§ **Exercise requirements**
1 – List every item that the passage about arriving in Mante says fills the small living room in Luis's house.
2 – Reproduce the portion of the passage about arriving in Mante that begins with the words containing "Luis's house is" and ends with "a baseball fanatic).".

§ **Text segment**
════

When we finally enter Mante it's a riotous, noisy town, more energetic than what I saw of Victoria. Music pumps out from all sides, from Mexican, US and European contemporary music to seventies and eighties pop (very popular here) and surprising bursts of progressive dance and drum and bass. One of the Axxo corner shops has speakers outside pounding out salsa music at a deafening level and beautiful girls in skintight leggings and shirts dancing, promoting Tecate beer.
We stop at a house on a dark side street and Luis disppears through a tall iron gate, but returns after a few minutes alone "He is still sleeping. We go to my house. You will meet my family."
Luis's house is at the end of another roughly-paved and narrow side-street, and is a clean, new-looking flat-roofed building painted a cheery peach colour, with decorative wrought-iron grids over the windows. Inside is a small living room packed with stuff - two big soft couches, a tall unit of carved wood holding a big TV and surround speakers, numerous craft items, a kids baseball launcher for batting practice (his son, two years old, is a baseball fanatic).

════

§ **Information**
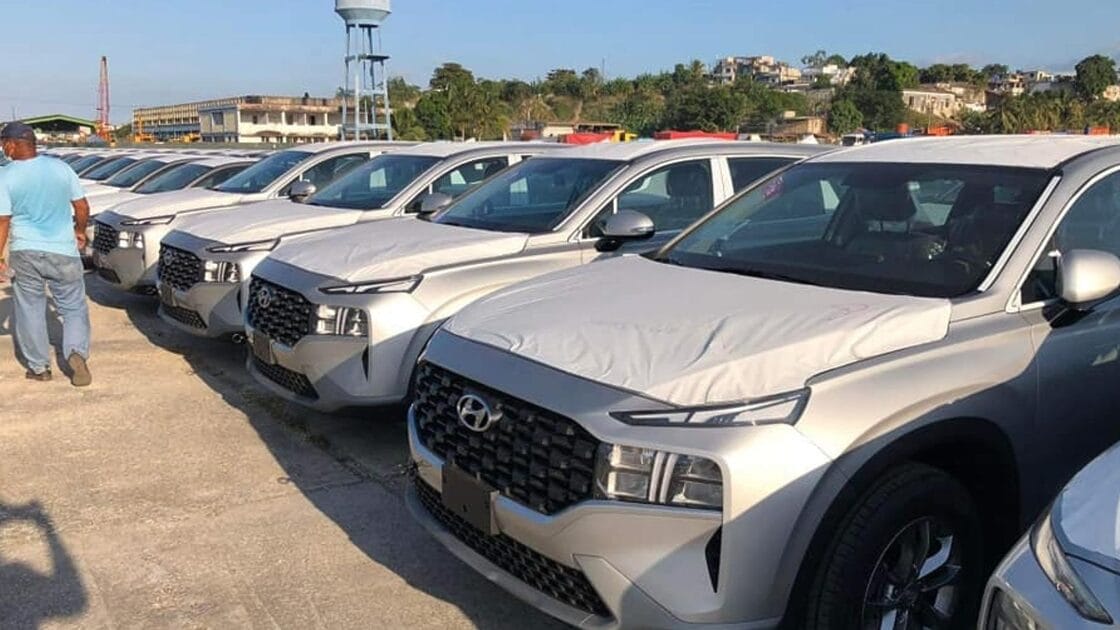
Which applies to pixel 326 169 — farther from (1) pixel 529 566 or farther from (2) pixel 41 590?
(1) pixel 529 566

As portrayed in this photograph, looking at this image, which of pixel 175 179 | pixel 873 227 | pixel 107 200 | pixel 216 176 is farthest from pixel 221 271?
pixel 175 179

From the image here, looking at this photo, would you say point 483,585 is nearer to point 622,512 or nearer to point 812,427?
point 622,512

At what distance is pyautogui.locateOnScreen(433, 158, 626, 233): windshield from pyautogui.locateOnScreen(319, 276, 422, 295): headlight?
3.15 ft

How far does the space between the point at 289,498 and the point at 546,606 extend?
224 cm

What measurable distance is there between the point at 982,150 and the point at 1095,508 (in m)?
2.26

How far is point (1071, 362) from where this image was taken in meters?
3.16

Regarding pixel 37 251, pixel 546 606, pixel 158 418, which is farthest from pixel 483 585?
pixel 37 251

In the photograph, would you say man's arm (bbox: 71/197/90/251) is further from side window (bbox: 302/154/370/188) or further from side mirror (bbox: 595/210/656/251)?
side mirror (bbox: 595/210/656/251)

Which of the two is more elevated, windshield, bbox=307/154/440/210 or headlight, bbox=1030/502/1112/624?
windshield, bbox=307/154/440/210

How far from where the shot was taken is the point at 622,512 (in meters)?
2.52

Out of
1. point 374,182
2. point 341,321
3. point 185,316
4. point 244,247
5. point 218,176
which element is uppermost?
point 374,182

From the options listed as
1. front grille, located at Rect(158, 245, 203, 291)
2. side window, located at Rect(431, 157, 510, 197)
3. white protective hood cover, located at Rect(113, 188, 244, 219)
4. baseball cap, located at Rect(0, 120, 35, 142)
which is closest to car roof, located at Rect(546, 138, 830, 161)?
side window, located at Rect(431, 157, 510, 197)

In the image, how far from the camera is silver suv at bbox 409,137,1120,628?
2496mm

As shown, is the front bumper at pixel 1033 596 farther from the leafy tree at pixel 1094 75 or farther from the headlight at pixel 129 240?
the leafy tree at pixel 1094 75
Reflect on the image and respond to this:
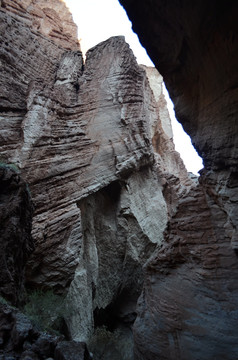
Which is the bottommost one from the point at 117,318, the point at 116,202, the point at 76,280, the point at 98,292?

════

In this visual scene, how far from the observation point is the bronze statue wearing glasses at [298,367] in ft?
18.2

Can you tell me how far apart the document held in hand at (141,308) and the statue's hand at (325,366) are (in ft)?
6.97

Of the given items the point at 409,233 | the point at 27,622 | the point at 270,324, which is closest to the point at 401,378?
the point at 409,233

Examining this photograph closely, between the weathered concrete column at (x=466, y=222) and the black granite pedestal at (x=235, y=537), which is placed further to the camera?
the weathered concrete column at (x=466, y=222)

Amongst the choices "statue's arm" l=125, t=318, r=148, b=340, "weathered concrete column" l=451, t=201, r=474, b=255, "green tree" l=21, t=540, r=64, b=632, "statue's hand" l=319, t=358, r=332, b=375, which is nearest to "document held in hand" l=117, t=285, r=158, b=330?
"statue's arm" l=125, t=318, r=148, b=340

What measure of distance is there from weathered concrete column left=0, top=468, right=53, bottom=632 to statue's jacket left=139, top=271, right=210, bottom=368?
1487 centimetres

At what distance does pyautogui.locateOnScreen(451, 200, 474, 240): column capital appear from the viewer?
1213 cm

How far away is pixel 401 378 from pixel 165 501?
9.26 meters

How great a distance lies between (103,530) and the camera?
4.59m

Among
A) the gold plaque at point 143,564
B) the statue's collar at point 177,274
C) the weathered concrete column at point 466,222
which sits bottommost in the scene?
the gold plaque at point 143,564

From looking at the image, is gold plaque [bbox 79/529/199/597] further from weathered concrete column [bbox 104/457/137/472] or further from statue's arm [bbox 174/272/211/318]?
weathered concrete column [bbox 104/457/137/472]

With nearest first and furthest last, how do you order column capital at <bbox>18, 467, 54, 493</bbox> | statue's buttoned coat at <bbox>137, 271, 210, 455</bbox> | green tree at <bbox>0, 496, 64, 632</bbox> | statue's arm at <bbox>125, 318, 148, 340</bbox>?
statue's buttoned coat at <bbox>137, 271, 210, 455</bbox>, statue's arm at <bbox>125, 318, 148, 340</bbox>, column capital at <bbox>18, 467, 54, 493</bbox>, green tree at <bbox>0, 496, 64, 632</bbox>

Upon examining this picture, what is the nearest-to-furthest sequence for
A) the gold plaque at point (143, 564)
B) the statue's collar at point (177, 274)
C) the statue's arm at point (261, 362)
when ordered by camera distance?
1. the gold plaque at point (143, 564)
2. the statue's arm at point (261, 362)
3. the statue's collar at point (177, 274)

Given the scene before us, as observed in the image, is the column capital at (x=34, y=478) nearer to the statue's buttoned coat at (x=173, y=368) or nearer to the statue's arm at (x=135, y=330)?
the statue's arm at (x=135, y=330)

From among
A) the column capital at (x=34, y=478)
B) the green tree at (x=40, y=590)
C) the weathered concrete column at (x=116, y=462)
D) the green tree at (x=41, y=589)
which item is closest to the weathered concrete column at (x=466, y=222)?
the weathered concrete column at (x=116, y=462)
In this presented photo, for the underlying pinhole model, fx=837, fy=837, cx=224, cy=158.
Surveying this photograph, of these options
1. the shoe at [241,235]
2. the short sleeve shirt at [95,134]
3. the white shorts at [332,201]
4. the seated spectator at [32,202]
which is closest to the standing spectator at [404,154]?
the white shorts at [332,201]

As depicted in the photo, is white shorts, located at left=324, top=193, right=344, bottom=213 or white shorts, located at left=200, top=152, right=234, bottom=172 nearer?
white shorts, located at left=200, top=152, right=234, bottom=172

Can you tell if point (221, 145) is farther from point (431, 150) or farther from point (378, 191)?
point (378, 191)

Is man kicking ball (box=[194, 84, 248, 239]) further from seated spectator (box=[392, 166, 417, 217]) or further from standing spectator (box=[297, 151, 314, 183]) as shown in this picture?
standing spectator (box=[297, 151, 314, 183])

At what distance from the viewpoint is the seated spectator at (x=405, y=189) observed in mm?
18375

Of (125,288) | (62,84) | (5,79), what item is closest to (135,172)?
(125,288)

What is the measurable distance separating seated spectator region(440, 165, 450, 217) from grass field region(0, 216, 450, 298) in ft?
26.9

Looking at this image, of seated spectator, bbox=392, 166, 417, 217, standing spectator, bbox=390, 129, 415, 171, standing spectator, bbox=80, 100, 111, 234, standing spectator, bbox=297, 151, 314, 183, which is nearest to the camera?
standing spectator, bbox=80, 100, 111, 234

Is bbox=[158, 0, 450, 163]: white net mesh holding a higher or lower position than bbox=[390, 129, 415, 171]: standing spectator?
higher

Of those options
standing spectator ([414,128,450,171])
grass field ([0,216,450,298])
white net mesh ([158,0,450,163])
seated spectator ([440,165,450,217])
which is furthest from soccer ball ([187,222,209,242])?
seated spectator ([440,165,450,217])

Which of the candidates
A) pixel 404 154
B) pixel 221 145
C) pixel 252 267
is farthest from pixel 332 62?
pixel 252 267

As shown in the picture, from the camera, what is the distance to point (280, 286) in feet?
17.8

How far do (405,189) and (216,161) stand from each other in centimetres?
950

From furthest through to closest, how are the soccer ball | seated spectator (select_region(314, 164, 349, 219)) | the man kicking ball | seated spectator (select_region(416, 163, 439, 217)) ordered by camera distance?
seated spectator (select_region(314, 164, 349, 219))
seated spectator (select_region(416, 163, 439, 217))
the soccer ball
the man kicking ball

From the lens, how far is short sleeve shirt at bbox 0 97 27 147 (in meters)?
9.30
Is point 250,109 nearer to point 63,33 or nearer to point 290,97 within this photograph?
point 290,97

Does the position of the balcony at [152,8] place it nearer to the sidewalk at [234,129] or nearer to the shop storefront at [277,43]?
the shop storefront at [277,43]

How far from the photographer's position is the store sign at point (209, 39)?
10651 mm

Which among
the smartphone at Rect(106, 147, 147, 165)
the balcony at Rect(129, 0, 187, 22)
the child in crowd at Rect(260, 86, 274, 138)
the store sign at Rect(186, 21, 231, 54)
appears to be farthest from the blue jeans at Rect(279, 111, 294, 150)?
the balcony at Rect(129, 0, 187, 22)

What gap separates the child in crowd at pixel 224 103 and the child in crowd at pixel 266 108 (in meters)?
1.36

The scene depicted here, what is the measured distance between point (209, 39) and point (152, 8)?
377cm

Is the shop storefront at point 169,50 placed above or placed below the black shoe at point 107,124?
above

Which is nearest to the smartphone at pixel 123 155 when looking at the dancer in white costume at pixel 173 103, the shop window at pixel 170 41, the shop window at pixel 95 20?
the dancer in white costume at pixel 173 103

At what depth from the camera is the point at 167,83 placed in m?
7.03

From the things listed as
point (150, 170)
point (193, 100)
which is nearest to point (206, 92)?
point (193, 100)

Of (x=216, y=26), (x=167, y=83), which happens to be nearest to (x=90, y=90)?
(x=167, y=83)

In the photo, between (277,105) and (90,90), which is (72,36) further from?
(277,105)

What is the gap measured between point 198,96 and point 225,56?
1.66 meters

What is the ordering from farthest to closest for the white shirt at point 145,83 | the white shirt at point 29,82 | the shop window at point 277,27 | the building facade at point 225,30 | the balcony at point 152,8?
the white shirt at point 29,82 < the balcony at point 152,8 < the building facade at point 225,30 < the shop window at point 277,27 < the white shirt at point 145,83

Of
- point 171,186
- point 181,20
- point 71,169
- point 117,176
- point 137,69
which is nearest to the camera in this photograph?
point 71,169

════

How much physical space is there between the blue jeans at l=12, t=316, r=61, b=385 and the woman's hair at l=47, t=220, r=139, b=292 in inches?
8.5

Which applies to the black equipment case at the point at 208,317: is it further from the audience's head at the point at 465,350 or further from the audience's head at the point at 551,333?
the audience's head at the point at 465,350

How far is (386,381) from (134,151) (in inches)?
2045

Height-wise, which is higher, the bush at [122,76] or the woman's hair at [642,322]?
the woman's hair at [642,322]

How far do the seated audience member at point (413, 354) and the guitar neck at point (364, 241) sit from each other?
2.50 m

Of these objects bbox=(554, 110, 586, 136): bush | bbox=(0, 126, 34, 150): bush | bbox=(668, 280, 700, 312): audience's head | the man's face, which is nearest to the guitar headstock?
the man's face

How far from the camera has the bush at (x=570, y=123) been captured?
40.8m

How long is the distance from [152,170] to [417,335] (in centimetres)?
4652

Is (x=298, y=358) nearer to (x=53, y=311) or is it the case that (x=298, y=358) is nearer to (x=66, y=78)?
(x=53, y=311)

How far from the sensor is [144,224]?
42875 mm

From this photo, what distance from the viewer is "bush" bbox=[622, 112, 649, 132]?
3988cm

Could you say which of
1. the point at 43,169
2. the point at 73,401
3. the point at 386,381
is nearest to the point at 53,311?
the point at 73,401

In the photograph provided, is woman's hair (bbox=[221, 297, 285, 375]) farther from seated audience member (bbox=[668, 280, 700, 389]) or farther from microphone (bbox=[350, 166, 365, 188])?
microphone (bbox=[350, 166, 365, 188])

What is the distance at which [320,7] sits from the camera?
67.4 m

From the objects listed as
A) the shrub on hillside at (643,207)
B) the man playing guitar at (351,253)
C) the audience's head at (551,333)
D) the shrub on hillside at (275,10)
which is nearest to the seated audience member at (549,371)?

════

§ **Numbered responses**
1 –
- two big soft couches
- a tall unit of carved wood
- a big TV
- surround speakers
- numerous craft items
- a kids baseball launcher for batting practice

2 –
Luis's house is at the end of another roughly-paved and narrow side-street, and is a clean, new-looking flat-roofed building painted a cheery peach colour, with decorative wrought-iron grids over the windows. Inside is a small living room packed with stuff - two big soft couches, a tall unit of carved wood holding a big TV and surround speakers, numerous craft items, a kids baseball launcher for batting practice (his son, two years old, is a baseball fanatic).